▶ **Ausgangstext**

Kein Widerrufsrecht des Verbrauchers bei telefonischer Auftragsvergabe am Tag nach dem Angebot
Ein Hauseigentümer ließ von einem Dachdeckerbetrieb die Dachrinnen erneuern. Bei dieser Arbeit fiel einem der Handwerker auf, dass der Wandanschluss des Daches undicht war. Darauf wies er den Auftraggeber hin. Vor Ort erläuterte der Dachdeckermeister dem Hauseigentümer, was zu tun wäre und schätzte die Kosten auf ca. 1.200 Euro. Am nächsten Tag meldete sich der Auftraggeber per Telefon und erteilte den zusätzlichen Auftrag.
Nachdem der Handwerksbetrieb alles einwandfrei erledigt hatte, widerrief der Hauseigentümer beide Aufträge schriftlich und verlangte den Werklohn zurück. Diese Möglichkeit, Geld zu sparen, hatte er in einem Flyer entdeckt, den er nun dem Handwerker überreichte. Titel des Flyers: "Der Handwerker-Widerruf — Schützen Sie sich vor unseriösen Handwerkern". Der überaus seriöse Dachdecker ließ sich darauf allerdings nicht ein.
Von der Justiz wurde der Streit unterschiedlich beurteilt: Während das Amtsgericht den Widerruf der Handwerkerverträge für missbräuchlich hielt, gab das Landgericht Hannover dem Hauseigentümer in Bezug auf den Zusatzauftrag Recht.
Doch der Bundesgerichtshof (BGH) hob dieses Urteil wieder auf. Begründung: Wenn das Angebot des Handwerkers und die Vertragsannahme durch den Verbraucher zeitlich und räumlich auseinanderfallen, besteht kein Widerrufsrecht (VII ZR 151/22).
Das Landgericht habe unzulässig den Einwand des Dachdeckers ignoriert, dass die Parteien den Zusatzauftrag nicht schon am Haus geschlossen haben, so der BGH. Beim Ortstermin habe der Handwerker dem Hauseigentümer erklärt, welche Arbeiten erforderlich seien, um den defekten Wandanschluss zu reparieren. Dieser habe das Angebot des Handwerkers aber erst am Folgetag telefonisch angenommen. Erst damit sei der Vertrag zustande gekommen.
Das Widerrufsrecht des Verbrauchers setze nicht nur voraus, dass ein Vertrag außerhalb von Geschäftsräumen geschlossen worden sei. Darüber hinaus müssten auch beide Vertragsparteien beim Vertragsschluss persönlich anwesend sein, Angebot und Annahme müssten gleichzeitig erfolgen. Schließlich solle das Widerrufsrecht Verbraucher davor schützen, außerhalb von Geschäftsräumen — also in einer möglicherweise überraschenden Situation — vorschnell eine geschäftliche Entscheidung zu treffen.
Wenn ein Verbraucher jedoch — wie hier — "eine Nacht drüber schlafen" könne, habe er die Möglichkeit, sich die Entscheidung gründlich zu überlegen. Unter diesen Umständen benötige er kein Widerrufsrecht. Der Hauseigentümer habe weder unter Zeitdruck gestanden, noch habe die Gefahr bestanden, von einem überraschenden Angebot "überrumpelt" zu werden. Wer das Angebot eines Handwerkers vom Vortag telefonisch annehme, bekomme kein Geld zurück, wenn er nach getaner Arbeit den Vertrag widerrufe.

▶ **Bereitgestellte Zeilen**
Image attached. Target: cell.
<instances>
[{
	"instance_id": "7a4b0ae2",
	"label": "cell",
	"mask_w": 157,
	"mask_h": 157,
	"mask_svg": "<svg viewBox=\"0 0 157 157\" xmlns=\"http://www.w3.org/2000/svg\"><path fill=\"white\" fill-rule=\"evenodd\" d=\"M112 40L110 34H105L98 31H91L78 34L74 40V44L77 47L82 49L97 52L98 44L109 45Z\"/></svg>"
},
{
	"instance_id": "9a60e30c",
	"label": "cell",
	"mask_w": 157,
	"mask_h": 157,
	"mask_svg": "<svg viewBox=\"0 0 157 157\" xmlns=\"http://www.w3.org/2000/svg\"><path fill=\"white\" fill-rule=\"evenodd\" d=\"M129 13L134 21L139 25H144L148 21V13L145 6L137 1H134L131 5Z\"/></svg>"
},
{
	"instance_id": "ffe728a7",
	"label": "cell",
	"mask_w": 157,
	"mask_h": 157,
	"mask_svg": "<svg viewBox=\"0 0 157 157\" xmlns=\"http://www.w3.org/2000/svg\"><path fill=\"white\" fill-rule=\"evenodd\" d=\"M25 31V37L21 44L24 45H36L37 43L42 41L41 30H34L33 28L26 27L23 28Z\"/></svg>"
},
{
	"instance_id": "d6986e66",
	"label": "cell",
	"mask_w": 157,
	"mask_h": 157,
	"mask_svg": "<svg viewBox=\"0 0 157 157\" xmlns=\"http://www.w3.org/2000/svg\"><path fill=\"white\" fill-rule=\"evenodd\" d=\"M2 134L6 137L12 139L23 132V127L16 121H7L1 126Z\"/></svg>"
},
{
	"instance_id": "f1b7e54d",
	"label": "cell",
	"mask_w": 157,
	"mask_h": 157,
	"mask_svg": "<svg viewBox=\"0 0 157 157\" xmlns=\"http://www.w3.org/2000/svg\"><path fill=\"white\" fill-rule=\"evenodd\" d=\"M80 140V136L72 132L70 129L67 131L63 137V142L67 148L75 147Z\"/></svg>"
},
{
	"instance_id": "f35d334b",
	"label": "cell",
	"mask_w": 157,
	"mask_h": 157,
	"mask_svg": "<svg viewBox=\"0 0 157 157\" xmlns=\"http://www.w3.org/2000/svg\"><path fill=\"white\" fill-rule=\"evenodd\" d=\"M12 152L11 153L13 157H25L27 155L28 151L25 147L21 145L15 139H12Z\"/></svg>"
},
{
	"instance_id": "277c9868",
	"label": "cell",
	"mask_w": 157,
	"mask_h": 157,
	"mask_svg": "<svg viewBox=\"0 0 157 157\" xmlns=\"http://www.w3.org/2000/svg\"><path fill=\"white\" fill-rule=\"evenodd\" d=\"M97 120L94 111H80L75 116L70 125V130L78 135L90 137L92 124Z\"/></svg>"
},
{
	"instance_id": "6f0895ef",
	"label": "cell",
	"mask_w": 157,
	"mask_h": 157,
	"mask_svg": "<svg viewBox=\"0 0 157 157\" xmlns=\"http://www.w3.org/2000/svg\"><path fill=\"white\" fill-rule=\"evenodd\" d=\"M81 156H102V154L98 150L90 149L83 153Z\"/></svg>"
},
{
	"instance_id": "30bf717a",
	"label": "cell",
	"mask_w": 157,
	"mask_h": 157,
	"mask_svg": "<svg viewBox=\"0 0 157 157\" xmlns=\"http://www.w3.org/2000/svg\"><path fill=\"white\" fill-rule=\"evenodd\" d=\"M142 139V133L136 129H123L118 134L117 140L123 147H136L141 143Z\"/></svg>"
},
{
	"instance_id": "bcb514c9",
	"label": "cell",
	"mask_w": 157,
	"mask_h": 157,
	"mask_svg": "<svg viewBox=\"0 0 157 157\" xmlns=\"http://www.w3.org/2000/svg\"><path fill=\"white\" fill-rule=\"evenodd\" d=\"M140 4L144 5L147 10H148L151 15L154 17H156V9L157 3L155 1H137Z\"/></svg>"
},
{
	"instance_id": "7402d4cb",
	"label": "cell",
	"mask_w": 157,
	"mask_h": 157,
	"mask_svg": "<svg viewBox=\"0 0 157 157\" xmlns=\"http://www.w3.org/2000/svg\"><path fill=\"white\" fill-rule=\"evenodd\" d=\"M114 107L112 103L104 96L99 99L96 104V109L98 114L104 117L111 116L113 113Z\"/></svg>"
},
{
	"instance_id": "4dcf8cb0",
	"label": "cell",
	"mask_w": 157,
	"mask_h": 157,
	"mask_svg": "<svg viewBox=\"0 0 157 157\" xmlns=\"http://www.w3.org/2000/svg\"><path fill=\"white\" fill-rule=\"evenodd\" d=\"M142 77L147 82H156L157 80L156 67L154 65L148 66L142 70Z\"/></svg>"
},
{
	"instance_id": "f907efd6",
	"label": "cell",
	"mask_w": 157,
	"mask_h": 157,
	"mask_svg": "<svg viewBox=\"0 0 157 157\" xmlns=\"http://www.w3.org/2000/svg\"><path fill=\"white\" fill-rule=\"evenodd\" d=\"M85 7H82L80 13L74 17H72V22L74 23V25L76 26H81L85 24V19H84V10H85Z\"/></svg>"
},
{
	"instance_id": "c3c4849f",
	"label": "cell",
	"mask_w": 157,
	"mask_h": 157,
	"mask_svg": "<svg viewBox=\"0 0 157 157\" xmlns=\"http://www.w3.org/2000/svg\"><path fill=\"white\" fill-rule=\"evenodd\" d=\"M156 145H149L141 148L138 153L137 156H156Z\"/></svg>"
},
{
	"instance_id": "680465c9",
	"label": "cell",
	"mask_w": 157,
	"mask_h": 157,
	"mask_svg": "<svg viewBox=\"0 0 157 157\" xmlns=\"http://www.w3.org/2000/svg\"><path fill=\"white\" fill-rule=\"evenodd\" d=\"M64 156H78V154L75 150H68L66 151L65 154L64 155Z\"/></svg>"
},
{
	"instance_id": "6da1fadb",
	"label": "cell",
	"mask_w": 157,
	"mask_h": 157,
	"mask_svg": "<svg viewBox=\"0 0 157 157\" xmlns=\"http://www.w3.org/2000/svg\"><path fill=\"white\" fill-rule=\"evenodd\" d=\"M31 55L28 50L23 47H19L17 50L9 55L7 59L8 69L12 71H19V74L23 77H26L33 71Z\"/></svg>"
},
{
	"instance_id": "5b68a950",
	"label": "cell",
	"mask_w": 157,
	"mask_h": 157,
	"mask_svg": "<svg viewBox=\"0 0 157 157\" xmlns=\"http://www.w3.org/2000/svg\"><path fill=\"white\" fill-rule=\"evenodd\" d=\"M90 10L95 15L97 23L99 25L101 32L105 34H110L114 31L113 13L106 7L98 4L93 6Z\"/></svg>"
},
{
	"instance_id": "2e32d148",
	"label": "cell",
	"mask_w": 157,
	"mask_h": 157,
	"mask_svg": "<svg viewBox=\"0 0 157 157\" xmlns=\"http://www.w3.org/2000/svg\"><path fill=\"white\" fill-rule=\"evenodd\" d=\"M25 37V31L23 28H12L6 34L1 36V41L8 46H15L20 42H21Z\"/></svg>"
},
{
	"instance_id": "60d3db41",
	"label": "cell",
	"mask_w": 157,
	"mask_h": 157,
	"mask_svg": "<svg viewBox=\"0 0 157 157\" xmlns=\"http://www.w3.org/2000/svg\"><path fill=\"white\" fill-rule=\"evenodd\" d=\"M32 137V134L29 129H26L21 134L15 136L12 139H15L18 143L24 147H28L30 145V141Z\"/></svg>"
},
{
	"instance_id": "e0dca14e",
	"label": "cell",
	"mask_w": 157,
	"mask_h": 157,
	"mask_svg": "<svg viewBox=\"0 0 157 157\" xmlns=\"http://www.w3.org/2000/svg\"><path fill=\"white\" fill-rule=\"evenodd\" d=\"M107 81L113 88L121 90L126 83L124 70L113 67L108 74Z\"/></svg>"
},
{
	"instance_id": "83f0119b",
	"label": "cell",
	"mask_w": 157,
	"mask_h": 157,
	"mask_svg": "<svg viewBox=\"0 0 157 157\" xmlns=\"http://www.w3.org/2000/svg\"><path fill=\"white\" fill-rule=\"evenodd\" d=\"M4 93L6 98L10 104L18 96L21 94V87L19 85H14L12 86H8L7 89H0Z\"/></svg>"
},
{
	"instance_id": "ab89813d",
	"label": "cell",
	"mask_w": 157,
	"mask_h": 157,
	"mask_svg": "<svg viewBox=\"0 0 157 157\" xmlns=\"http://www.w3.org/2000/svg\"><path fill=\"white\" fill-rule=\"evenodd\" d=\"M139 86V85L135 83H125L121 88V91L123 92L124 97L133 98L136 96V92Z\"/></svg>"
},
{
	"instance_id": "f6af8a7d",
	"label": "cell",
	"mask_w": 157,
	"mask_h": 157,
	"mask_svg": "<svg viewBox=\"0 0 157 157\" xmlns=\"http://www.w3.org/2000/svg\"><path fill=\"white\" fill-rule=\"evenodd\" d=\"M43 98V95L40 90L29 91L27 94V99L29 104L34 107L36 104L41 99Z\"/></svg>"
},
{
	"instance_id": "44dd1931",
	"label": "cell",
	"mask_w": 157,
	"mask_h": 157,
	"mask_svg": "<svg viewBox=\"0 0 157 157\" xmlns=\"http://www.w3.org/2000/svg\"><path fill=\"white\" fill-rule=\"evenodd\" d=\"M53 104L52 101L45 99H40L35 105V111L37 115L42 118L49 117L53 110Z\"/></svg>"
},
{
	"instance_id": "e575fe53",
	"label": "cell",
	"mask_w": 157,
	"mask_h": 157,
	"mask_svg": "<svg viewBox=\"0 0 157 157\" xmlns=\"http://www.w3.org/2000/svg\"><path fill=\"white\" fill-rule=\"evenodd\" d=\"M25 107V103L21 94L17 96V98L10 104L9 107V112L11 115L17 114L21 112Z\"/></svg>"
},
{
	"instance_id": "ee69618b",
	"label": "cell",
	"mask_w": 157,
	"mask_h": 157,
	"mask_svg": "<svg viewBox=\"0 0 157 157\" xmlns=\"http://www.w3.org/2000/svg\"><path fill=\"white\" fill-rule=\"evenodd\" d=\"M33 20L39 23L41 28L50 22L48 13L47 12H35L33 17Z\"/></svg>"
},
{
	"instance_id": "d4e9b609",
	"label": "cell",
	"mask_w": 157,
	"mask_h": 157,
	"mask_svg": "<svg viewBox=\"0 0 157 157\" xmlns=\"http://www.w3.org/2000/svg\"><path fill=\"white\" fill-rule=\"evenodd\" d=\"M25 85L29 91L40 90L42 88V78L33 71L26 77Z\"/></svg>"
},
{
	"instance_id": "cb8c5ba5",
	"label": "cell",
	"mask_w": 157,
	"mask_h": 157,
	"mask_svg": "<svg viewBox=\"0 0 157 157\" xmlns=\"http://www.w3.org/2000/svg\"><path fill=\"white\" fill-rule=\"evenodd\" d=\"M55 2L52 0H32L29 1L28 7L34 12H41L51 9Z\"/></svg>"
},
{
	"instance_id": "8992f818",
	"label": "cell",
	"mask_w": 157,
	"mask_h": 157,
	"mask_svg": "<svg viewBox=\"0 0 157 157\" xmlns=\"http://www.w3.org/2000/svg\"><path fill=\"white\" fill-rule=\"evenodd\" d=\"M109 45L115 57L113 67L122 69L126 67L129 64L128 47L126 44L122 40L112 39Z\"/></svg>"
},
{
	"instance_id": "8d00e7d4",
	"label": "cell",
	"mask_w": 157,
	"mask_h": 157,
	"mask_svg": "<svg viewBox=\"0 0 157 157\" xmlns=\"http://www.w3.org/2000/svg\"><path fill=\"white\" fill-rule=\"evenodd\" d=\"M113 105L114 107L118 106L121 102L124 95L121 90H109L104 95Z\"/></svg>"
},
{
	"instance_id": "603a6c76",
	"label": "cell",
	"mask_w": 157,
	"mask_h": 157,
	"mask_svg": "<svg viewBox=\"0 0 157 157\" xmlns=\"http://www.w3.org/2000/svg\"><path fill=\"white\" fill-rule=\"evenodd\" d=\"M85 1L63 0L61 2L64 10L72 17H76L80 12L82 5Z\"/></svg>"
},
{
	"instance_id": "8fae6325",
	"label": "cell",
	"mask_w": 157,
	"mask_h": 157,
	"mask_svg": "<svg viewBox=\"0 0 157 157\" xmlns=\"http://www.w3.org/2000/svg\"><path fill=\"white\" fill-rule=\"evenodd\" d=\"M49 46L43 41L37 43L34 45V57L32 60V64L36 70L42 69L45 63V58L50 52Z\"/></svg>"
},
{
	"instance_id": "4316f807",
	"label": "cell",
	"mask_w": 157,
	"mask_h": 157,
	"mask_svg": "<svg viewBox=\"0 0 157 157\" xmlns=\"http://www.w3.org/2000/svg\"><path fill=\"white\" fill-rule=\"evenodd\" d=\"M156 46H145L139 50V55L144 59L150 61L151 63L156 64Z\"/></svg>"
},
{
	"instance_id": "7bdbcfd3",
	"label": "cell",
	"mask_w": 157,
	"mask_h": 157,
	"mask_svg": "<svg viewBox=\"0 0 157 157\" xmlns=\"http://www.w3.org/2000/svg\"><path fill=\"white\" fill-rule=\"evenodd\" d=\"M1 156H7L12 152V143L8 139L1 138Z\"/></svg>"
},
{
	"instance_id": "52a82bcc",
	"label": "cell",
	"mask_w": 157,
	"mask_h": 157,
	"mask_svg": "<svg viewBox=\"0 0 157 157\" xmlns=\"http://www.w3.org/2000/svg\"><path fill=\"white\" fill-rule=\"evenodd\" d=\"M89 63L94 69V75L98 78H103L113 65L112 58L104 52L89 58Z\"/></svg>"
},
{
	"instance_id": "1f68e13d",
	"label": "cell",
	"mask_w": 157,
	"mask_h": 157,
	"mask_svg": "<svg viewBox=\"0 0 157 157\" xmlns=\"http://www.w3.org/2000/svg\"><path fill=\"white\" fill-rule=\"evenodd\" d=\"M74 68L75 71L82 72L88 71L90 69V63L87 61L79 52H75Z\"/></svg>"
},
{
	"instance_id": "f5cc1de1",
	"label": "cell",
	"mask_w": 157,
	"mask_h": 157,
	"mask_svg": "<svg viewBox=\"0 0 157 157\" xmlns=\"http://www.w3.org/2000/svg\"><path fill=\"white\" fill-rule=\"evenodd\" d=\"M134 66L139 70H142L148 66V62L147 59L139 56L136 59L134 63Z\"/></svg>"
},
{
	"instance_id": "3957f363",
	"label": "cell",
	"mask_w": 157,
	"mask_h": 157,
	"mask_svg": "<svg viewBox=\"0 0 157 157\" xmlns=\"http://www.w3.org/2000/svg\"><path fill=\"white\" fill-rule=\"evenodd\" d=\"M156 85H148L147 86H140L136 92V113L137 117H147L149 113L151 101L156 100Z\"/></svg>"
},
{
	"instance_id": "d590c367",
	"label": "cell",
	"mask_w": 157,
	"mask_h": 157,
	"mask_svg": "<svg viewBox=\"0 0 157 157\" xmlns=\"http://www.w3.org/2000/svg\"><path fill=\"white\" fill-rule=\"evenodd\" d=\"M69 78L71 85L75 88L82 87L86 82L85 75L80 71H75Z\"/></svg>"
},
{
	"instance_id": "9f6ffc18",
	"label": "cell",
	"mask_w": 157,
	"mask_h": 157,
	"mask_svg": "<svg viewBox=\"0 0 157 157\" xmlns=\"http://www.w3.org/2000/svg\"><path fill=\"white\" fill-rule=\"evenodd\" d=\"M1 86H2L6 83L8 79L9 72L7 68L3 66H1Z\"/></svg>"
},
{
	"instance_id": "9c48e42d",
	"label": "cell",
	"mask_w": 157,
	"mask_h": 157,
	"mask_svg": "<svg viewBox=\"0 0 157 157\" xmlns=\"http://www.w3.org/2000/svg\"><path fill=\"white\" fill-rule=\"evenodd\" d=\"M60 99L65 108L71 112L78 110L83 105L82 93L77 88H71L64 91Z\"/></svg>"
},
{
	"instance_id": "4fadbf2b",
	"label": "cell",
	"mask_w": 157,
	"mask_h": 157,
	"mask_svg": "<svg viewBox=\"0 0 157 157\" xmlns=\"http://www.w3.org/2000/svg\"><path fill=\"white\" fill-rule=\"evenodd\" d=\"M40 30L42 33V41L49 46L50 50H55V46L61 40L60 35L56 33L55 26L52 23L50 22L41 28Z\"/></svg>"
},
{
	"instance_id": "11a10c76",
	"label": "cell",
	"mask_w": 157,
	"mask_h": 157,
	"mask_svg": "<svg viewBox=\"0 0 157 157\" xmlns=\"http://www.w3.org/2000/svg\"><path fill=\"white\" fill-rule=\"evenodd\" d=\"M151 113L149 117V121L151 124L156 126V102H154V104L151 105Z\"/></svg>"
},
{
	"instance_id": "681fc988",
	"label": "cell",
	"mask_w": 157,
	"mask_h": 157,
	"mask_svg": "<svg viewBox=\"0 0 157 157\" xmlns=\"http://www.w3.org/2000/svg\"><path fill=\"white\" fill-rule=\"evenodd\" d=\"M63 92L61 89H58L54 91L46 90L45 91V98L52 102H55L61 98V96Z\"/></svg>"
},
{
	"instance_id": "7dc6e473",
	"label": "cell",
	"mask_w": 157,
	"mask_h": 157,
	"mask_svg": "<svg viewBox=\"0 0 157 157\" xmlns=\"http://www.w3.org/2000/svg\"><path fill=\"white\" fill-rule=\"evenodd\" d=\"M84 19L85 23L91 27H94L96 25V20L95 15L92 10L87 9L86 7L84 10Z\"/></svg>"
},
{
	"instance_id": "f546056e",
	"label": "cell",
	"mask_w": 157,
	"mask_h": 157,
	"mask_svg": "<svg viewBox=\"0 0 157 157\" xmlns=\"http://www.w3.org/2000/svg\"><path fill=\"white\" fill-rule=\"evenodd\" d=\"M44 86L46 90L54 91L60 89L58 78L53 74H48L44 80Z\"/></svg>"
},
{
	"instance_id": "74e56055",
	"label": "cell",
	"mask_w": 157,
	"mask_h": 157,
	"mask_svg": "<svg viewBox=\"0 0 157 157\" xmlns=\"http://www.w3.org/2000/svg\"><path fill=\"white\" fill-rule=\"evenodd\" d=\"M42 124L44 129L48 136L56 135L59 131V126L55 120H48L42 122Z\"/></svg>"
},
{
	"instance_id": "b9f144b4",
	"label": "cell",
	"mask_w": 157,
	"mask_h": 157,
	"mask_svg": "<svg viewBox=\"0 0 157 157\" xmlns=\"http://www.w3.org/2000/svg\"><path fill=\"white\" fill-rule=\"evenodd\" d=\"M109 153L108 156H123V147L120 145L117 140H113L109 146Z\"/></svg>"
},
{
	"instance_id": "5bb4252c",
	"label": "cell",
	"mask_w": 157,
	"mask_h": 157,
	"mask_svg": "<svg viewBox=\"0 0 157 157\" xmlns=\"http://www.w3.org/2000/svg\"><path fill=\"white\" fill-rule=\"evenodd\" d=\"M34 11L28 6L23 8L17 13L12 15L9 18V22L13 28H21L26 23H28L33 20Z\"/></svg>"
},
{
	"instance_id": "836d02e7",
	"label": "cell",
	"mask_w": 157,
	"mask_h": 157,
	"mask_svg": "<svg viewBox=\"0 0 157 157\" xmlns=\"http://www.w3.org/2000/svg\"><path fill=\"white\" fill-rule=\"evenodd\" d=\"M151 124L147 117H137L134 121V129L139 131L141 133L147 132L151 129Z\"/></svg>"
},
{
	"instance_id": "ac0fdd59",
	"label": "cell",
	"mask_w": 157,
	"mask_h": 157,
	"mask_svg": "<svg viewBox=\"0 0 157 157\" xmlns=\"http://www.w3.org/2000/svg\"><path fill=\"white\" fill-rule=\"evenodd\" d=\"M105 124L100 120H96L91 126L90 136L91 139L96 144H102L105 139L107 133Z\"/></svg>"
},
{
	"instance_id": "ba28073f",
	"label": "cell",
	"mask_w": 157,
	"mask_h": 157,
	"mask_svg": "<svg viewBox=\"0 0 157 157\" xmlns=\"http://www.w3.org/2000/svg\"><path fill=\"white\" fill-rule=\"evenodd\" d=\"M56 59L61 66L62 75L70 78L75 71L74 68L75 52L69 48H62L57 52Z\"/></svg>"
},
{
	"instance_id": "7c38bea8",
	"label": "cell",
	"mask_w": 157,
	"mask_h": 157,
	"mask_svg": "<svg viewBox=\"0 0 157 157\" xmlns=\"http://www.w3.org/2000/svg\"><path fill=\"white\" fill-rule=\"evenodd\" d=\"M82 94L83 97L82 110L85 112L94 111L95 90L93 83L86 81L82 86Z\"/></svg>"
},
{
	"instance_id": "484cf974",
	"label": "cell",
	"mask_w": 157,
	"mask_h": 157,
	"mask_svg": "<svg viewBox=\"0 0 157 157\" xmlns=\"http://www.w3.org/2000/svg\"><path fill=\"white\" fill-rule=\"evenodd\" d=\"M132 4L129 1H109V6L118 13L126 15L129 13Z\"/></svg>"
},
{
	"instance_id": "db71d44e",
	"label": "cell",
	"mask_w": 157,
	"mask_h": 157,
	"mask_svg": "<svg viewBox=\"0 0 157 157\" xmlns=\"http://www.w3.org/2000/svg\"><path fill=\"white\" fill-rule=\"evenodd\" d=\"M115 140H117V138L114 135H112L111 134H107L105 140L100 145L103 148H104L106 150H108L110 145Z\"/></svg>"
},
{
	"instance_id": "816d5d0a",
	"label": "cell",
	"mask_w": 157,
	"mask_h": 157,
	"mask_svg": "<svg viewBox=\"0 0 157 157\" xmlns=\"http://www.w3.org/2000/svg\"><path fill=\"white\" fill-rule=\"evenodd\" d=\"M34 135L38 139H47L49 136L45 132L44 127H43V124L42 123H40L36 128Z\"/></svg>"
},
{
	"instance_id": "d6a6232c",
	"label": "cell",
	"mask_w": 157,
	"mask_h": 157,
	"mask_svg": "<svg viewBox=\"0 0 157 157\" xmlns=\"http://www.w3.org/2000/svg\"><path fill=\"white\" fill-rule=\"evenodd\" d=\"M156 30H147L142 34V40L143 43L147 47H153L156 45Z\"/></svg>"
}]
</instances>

▶ **Arbeitsfragen**
1. Auf welchen Betrag schätzte der Dachdeckermeister laut Ausgangstext die Kosten für die Reparatur des Wandanschlusses?
2. Zähle alle Gerichte auf, die im Ausgangstext genannt werden.
3. Entnimm dem Ausgangstext wörtlich den Abschnitt, der mit den Worten beginnt, die „Wenn ein Verbraucher“ enthalten, und mit „den Vertrag widerrufe.“ schließt.
Die Zeilen spielen hierfür keine Rolle.

▶ **Antworten je Aufgabe**
1. Auf ca. 1.200 Euro.

2. Amtsgericht; Landgericht Hannover; Bundesgerichtshof (BGH)

3.
Wenn ein Verbraucher jedoch — wie hier — "eine Nacht drüber schlafen" könne, habe er die Möglichkeit, sich die Entscheidung gründlich zu überlegen. Unter diesen Umständen benötige er kein Widerrufsrecht. Der Hauseigentümer habe weder unter Zeitdruck gestanden, noch habe die Gefahr bestanden, von einem überraschenden Angebot "überrumpelt" zu werden. Wer das Angebot eines Handwerkers vom Vortag telefonisch annehme, bekomme kein Geld zurück, wenn er nach getaner Arbeit den Vertrag widerrufe.